国内のインターネット利用者は1億人を突破し、世論を形成する主要な媒体だと言える。2000年代に入ると、ネットでは被差別部落に対する偏見が煽られ、容易に拡散される、部落出身者へのヘイトが氾濫する時代となった。匿名かつ法整備が追いつかないネット上の差別は、現実社会の人権を浸食する。在特会などによるヘイトスピーチはその象徴的な事例だ。在特会は、ネットから現実に出て、街頭で差別煽動を叫んでいる。
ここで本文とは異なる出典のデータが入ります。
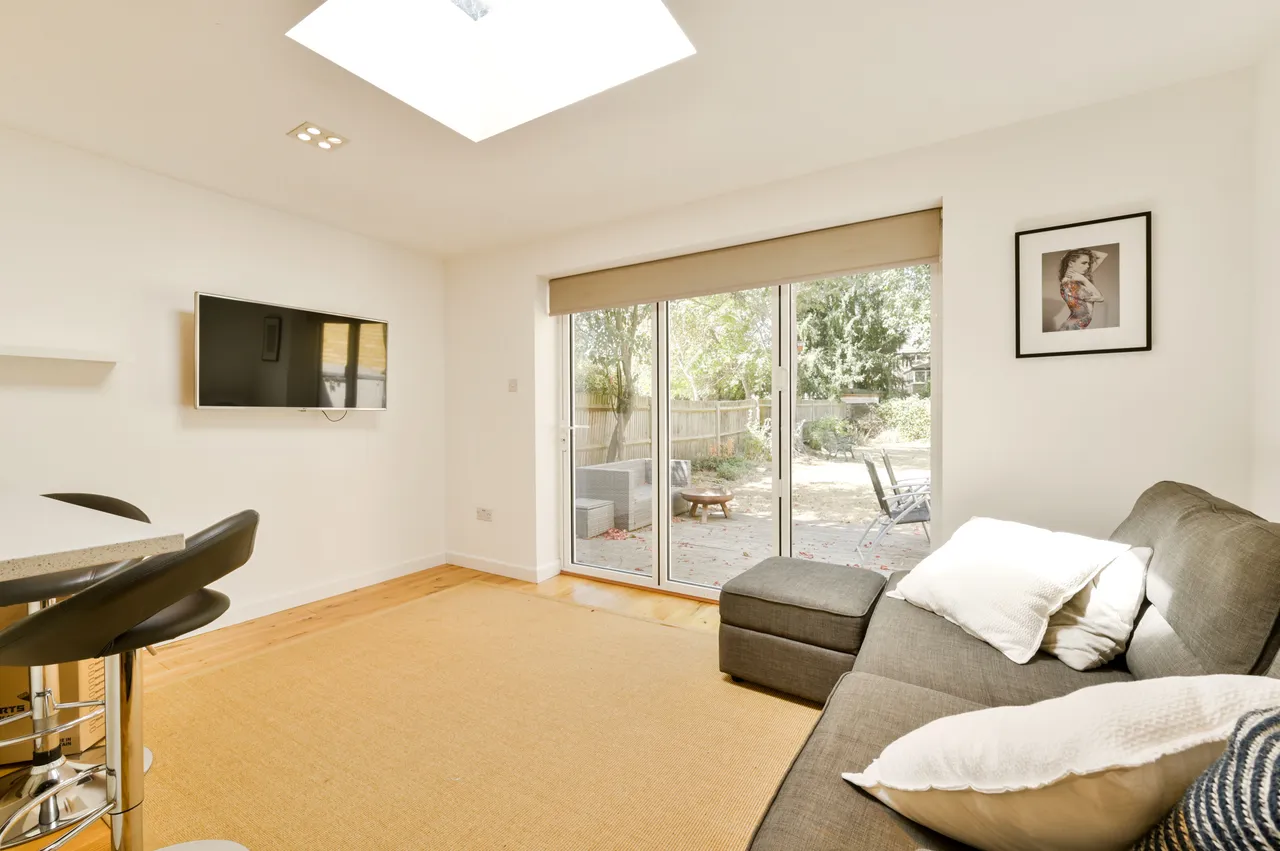 Flat G1, 12 Grange Park, London, photo 6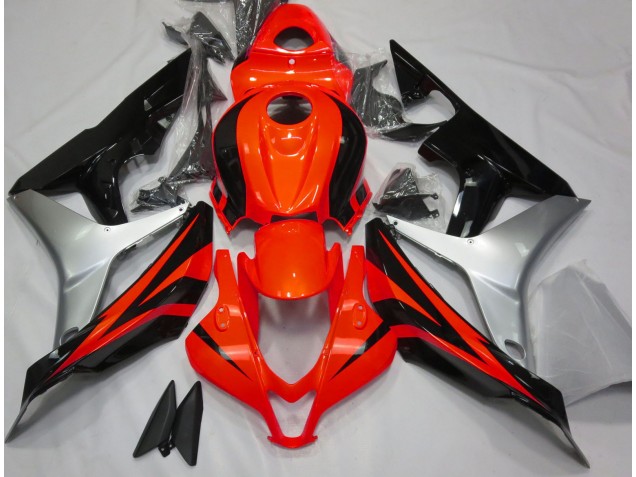 Gloss Red Silver and Black 2007-2008 CBR600RR Motorcycle Fairing Gloss Red Silver and Black 2007-2008 CBR600RR Motorcycle Fairing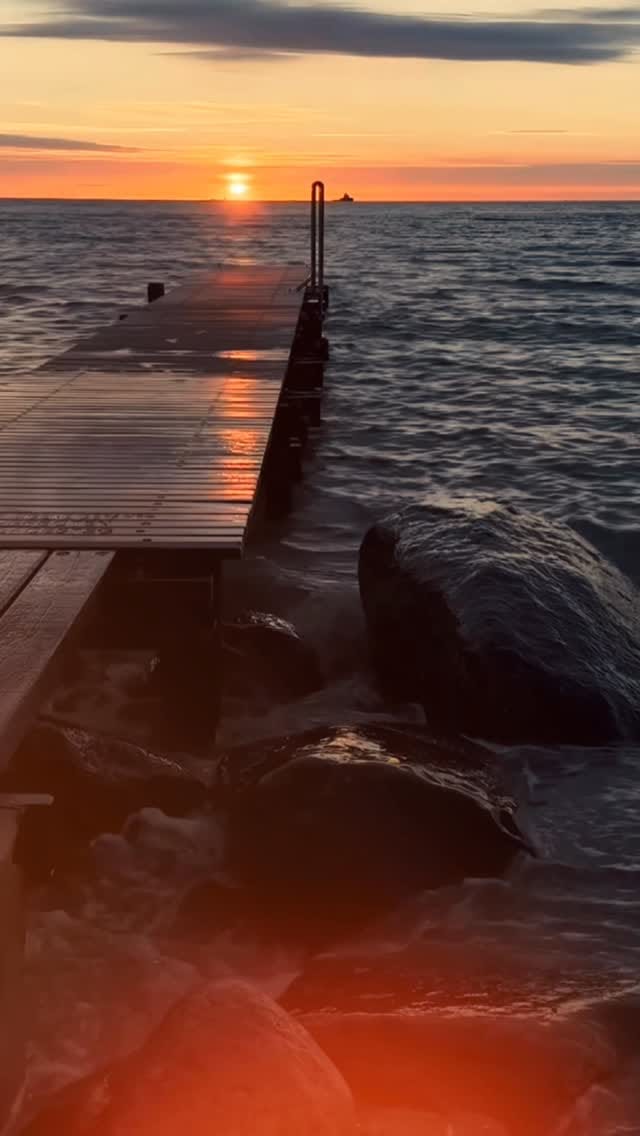 Post 4 by D I M A 🦉 on Instagram (video)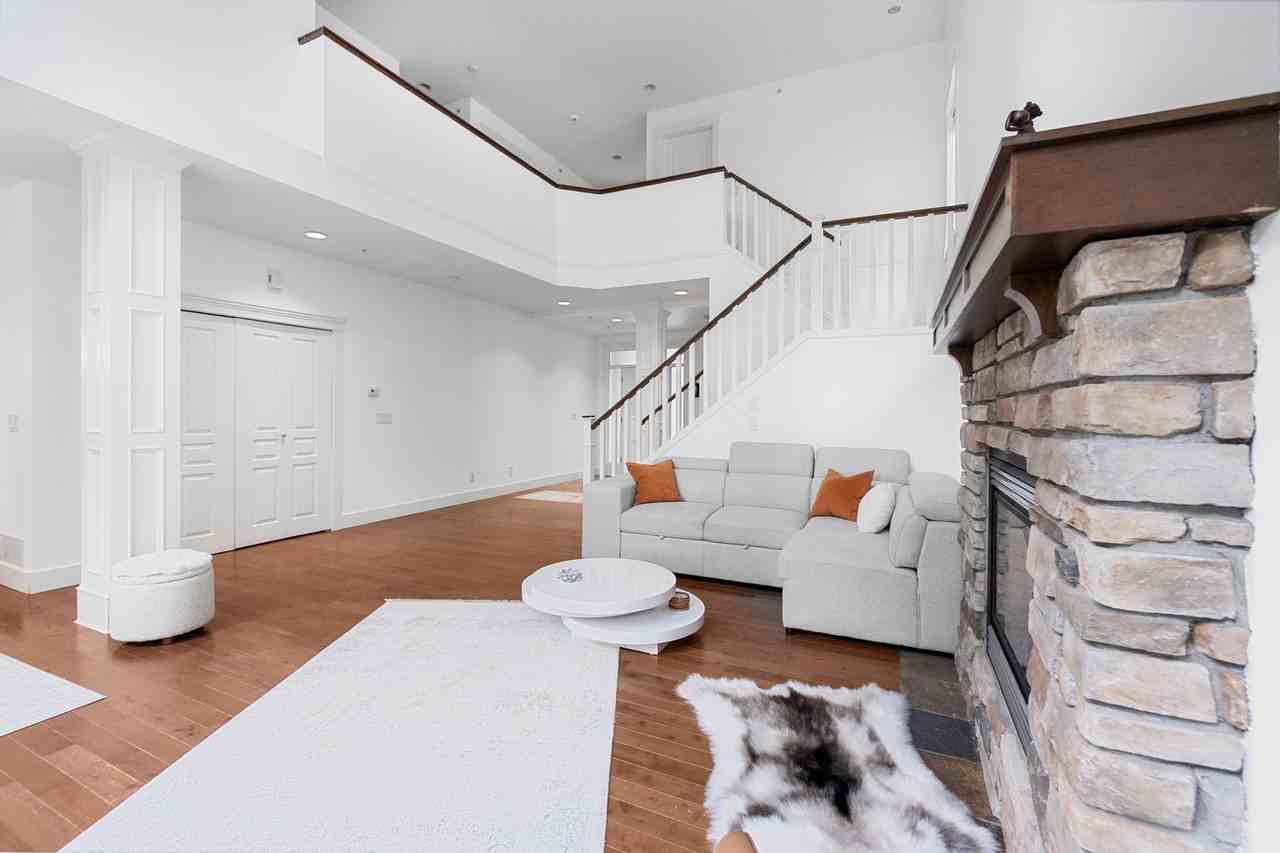 23953 McClure Avenue - Photo 6 of 40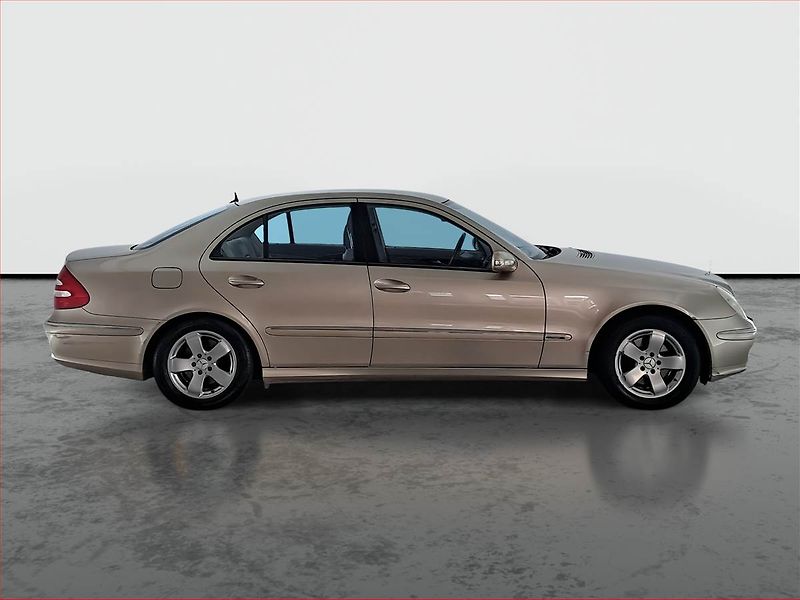 Mercedes-Benz Třídy E (2002) E 320 , Automat, po STK, Tažné - fotka 6 z 18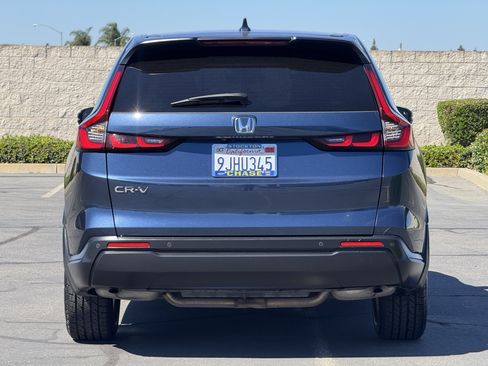 Used 2024 Honda CR-V EX-L image 6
水平社博物館前差別街宣事件では、在特会の川東大了らが1時間にわたる差別街宣をしたうえ、撮影動画をYouTubeで公開した。水平社博物館は、彼の行為に対し名誉毀損で訴え12年7月に勝訴したが、動画は裁判が終わるまでの1年半公開状態。その間、動画はアクセスが集中し、「水平社」や「部落」での検索上位となった。授業のなかで子どもたちが「水平社」と検索すると、トップに表示される状況に、学校や保護者から苦情がでた。
ネット上の差別の放置は、部落差別を助長するだけではない。部落出身者に「出自が明らかになれば、攻撃対象になりうる」という不安と緊張を強いる「二次被害」となる。差別動画の再生・拡散は、当事者を萎縮させるのに十分なのだ。